> **INSTRUÇÕES DA TAREFA**
Transcreva todas as linhas do material abaixo, sem mudar nada. Deixe as imagens fora da resposta.

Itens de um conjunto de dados

━━━━━━━━━━━━━━━━

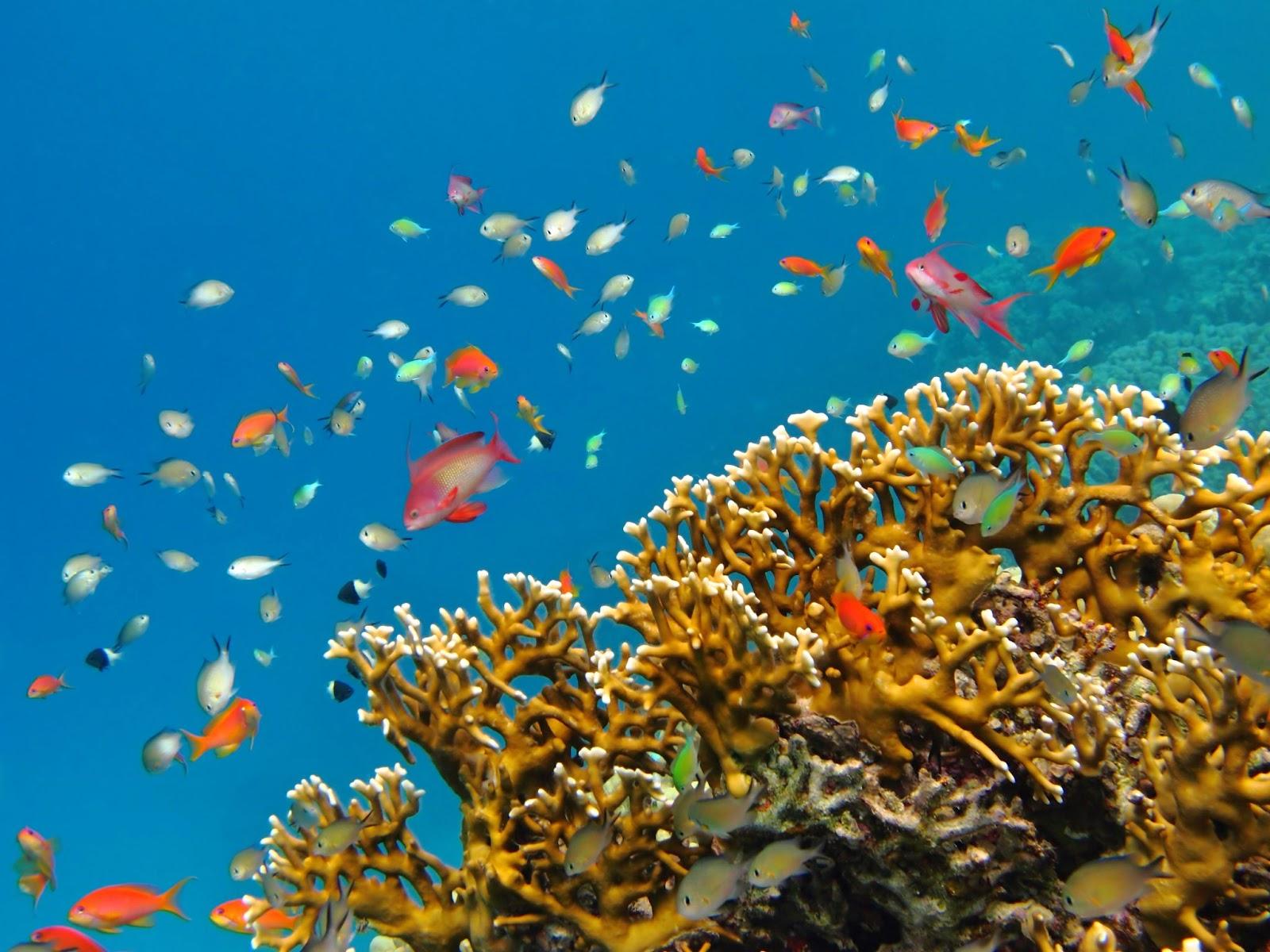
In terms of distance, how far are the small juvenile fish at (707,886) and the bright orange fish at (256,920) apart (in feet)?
6.67

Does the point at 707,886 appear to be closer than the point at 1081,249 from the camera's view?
Yes

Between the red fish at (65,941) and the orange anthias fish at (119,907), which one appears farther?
the orange anthias fish at (119,907)

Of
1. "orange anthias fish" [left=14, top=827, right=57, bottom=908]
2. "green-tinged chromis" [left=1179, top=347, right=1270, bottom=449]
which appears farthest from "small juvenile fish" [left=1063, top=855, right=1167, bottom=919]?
"orange anthias fish" [left=14, top=827, right=57, bottom=908]

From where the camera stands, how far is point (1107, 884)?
231 centimetres

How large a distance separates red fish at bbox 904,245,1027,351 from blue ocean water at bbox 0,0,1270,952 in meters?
28.3

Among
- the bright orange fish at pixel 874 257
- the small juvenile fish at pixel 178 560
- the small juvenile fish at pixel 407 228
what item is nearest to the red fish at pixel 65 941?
the small juvenile fish at pixel 178 560

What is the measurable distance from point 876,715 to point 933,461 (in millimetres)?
1105

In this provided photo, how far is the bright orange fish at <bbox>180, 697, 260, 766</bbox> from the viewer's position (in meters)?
5.82

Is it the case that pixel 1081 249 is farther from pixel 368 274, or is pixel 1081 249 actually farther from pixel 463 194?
pixel 368 274

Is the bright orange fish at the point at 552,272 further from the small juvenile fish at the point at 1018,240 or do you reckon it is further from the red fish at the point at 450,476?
the red fish at the point at 450,476

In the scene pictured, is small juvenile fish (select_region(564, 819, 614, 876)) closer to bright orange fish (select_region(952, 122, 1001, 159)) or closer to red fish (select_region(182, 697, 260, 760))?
red fish (select_region(182, 697, 260, 760))

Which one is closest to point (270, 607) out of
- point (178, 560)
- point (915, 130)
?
point (178, 560)

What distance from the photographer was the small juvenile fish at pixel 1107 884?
2.30 meters

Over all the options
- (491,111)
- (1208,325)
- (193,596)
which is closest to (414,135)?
(491,111)
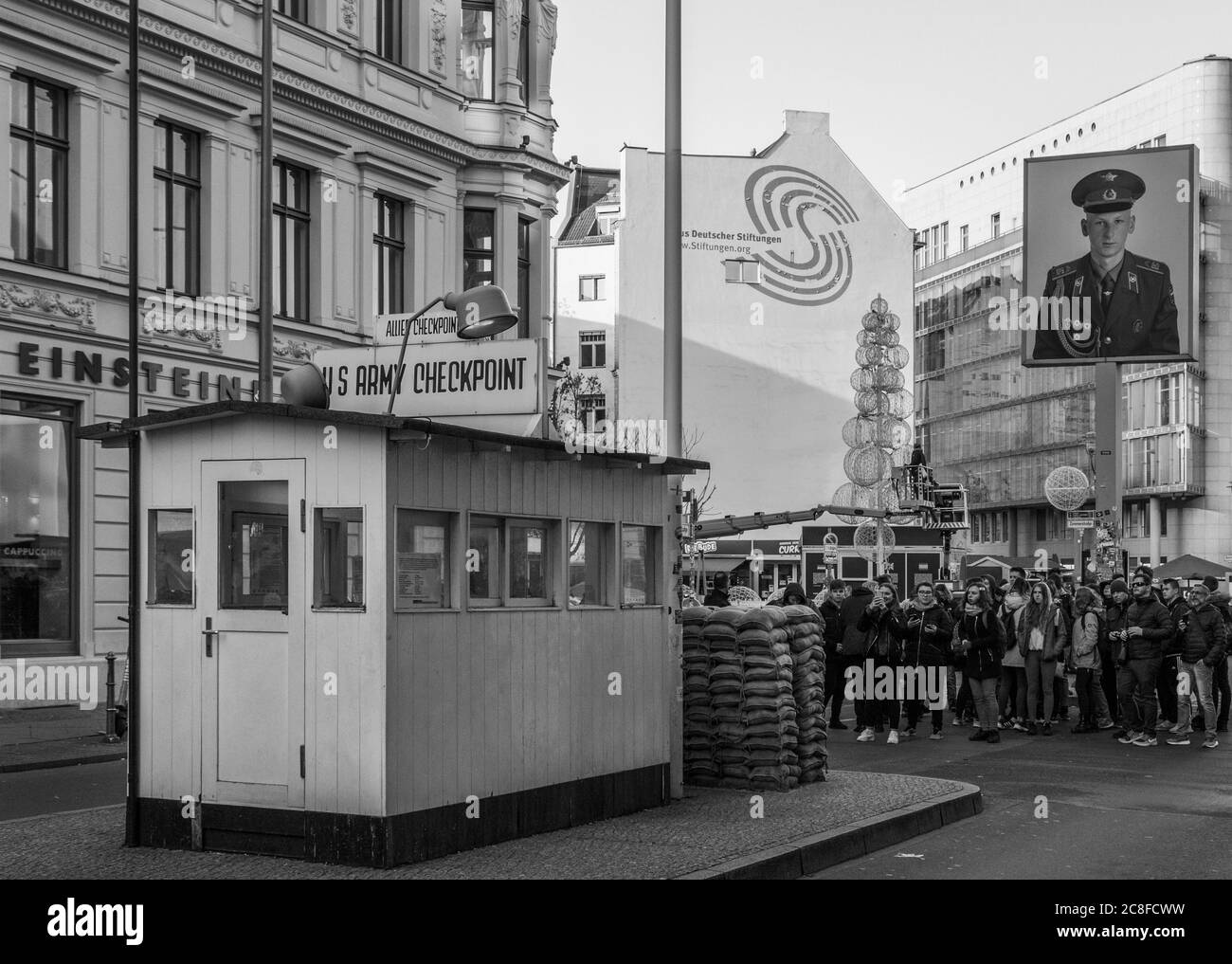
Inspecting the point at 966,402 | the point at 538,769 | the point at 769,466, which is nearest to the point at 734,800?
the point at 538,769

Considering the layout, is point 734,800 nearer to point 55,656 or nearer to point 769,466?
point 55,656

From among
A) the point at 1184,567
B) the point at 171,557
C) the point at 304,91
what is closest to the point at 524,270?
the point at 304,91

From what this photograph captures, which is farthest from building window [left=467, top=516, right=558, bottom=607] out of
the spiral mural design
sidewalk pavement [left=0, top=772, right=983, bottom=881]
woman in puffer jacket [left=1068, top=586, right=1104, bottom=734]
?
the spiral mural design

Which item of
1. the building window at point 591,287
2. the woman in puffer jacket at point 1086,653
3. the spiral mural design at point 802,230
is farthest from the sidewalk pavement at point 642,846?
the building window at point 591,287

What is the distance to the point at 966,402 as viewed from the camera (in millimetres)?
105250

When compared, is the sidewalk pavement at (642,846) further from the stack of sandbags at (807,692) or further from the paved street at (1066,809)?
the stack of sandbags at (807,692)

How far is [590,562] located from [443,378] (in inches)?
68.4

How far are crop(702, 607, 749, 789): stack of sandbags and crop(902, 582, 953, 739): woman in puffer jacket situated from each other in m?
6.64

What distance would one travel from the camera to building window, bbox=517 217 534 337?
33.8m

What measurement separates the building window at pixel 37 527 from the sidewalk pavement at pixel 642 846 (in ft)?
36.4

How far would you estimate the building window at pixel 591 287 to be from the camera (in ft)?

━━━━━━━━━━━━━━━━

> **RESPOSTA ESCRITA**
In terms of distance, how far are the small juvenile fish at (707,886) and the bright orange fish at (256,920) apart (in feet)?
6.67

Does the point at 707,886 appear to be closer than the point at 1081,249 from the camera's view?
Yes

Between the red fish at (65,941) and the orange anthias fish at (119,907), which one appears farther?
the orange anthias fish at (119,907)

Of
1. "orange anthias fish" [left=14, top=827, right=57, bottom=908]
2. "green-tinged chromis" [left=1179, top=347, right=1270, bottom=449]
which appears farthest from "small juvenile fish" [left=1063, top=855, right=1167, bottom=919]?
"orange anthias fish" [left=14, top=827, right=57, bottom=908]

From where the camera stands, how far is point (1107, 884)?
231 centimetres

How large a distance separates red fish at bbox 904,245,1027,351 from blue ocean water at bbox 0,0,1270,952 in meters?
28.3

Among
- the bright orange fish at pixel 874 257
- the small juvenile fish at pixel 178 560
- the small juvenile fish at pixel 407 228
what item is nearest to the red fish at pixel 65 941?
the small juvenile fish at pixel 178 560

What is the measurable distance from point 876,715 to point 933,461 (in millimetres)?
1105

In this provided photo, how far is the bright orange fish at <bbox>180, 697, 260, 766</bbox> from the viewer's position (in meters)?
5.82

Is it the case that pixel 1081 249 is farther from pixel 368 274, or is pixel 1081 249 actually farther from pixel 463 194?
pixel 368 274

Is the bright orange fish at the point at 552,272 further from the small juvenile fish at the point at 1018,240 or do you reckon it is further from the red fish at the point at 450,476?
the red fish at the point at 450,476

In the scene pictured, is small juvenile fish (select_region(564, 819, 614, 876)) closer to bright orange fish (select_region(952, 122, 1001, 159)) or closer to red fish (select_region(182, 697, 260, 760))?
red fish (select_region(182, 697, 260, 760))

Which one is closest to point (270, 607) out of
- point (178, 560)
- point (915, 130)
?
point (178, 560)

What distance from the photographer was the small juvenile fish at pixel 1107 884?
2.30 meters

Over all the options
- (491,111)
- (1208,325)
- (193,596)
which is closest to (414,135)?
(491,111)
Inspecting the point at 966,402 | the point at 538,769 | the point at 769,466, which is nearest to the point at 734,800?
the point at 538,769

Considering the layout, is point 734,800 nearer to point 55,656 or nearer to point 769,466?
point 55,656

From among
A) the point at 1184,567
B) the point at 171,557
C) the point at 304,91
what is closest to the point at 524,270?
the point at 304,91

From what this photograph captures, which is farthest from building window [left=467, top=516, right=558, bottom=607] out of
the spiral mural design
sidewalk pavement [left=0, top=772, right=983, bottom=881]
woman in puffer jacket [left=1068, top=586, right=1104, bottom=734]
?
the spiral mural design

Which item of
1. the building window at point 591,287
2. the woman in puffer jacket at point 1086,653
3. the spiral mural design at point 802,230
is farthest from the sidewalk pavement at point 642,846?
the building window at point 591,287

What is the distance to the point at 966,402 as viewed from the camera (in millimetres)?
105250

When compared, is the sidewalk pavement at (642,846) further from the stack of sandbags at (807,692) or further from the paved street at (1066,809)?
the stack of sandbags at (807,692)

How far is [590,562] located from [443,378] (in inches)?
68.4

How far are crop(702, 607, 749, 789): stack of sandbags and crop(902, 582, 953, 739): woman in puffer jacket situated from each other in m?
6.64

What distance would one travel from the camera to building window, bbox=517 217 534 337?
33.8m

What measurement separates the building window at pixel 37 527 from the sidewalk pavement at pixel 642 846 (in ft)?
36.4

How far would you estimate the building window at pixel 591 287 to be from the camera (in ft)?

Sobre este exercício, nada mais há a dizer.